>> Start GIVEN DATA

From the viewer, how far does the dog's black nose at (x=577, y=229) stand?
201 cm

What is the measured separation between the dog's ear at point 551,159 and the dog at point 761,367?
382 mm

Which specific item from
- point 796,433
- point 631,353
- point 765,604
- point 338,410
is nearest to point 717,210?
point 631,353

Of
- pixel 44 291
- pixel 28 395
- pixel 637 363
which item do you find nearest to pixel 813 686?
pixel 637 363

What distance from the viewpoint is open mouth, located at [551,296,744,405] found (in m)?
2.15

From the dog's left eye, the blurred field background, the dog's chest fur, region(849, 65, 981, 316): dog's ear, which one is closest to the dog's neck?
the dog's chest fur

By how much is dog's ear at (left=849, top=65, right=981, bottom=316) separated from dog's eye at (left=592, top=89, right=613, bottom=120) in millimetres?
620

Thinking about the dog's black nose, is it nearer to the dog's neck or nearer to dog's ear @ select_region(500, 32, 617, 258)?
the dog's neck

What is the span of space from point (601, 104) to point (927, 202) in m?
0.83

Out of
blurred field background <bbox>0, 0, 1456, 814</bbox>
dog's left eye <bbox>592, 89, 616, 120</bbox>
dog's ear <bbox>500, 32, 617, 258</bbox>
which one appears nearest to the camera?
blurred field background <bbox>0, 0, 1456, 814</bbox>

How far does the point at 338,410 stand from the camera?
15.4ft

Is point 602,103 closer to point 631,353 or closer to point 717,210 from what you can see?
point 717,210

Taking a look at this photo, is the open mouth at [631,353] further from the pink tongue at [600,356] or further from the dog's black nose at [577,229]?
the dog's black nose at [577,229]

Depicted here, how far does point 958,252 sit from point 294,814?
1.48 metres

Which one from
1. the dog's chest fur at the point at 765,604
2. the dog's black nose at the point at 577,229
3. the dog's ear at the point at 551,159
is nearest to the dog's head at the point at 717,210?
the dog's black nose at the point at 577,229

>> End GIVEN DATA

## SET TASK
Output the listing above word for word.

## RESULT
From the viewer, how far does the dog's black nose at (x=577, y=229) stand?
201 cm

What is the measured separation between the dog's ear at point 551,159 and the dog at point 761,367?
382 mm

Which specific item from
- point 796,433
- point 631,353
- point 765,604
- point 338,410
is nearest to point 717,210?
point 631,353

Of
- pixel 44 291
- pixel 28 395
- pixel 637 363
which item do you find nearest to pixel 813 686?
pixel 637 363

What distance from the viewpoint is open mouth, located at [551,296,744,405] found (in m)?
2.15

From the dog's left eye, the blurred field background, the dog's chest fur, region(849, 65, 981, 316): dog's ear, which one is closest to the dog's neck?
the dog's chest fur

By how much is dog's ear at (left=849, top=65, right=981, bottom=316) separated from dog's eye at (left=592, top=89, right=613, bottom=120) in millimetres?
620

Thinking about the dog's black nose, is it nearer to the dog's neck or nearer to dog's ear @ select_region(500, 32, 617, 258)?
the dog's neck

What is the span of space from point (601, 104) to point (927, 202) in m?
0.83

Out of
blurred field background <bbox>0, 0, 1456, 814</bbox>
dog's left eye <bbox>592, 89, 616, 120</bbox>
dog's ear <bbox>500, 32, 617, 258</bbox>
which one appears nearest to the camera?
blurred field background <bbox>0, 0, 1456, 814</bbox>

How far does the point at 338,410 stand from the camera?
15.4ft

Is point 602,103 closer to point 631,353 or closer to point 717,210 from what you can see?
point 717,210

Taking a look at this photo, is the open mouth at [631,353] further from the pink tongue at [600,356] or further from the dog's black nose at [577,229]?
the dog's black nose at [577,229]

Depicted here, how far does point 958,252 sit from point 294,814?
1.48 metres

Which one from
1. the dog's chest fur at the point at 765,604
2. the dog's black nose at the point at 577,229
3. the dog's ear at the point at 551,159
is nearest to the dog's head at the point at 717,210?
the dog's black nose at the point at 577,229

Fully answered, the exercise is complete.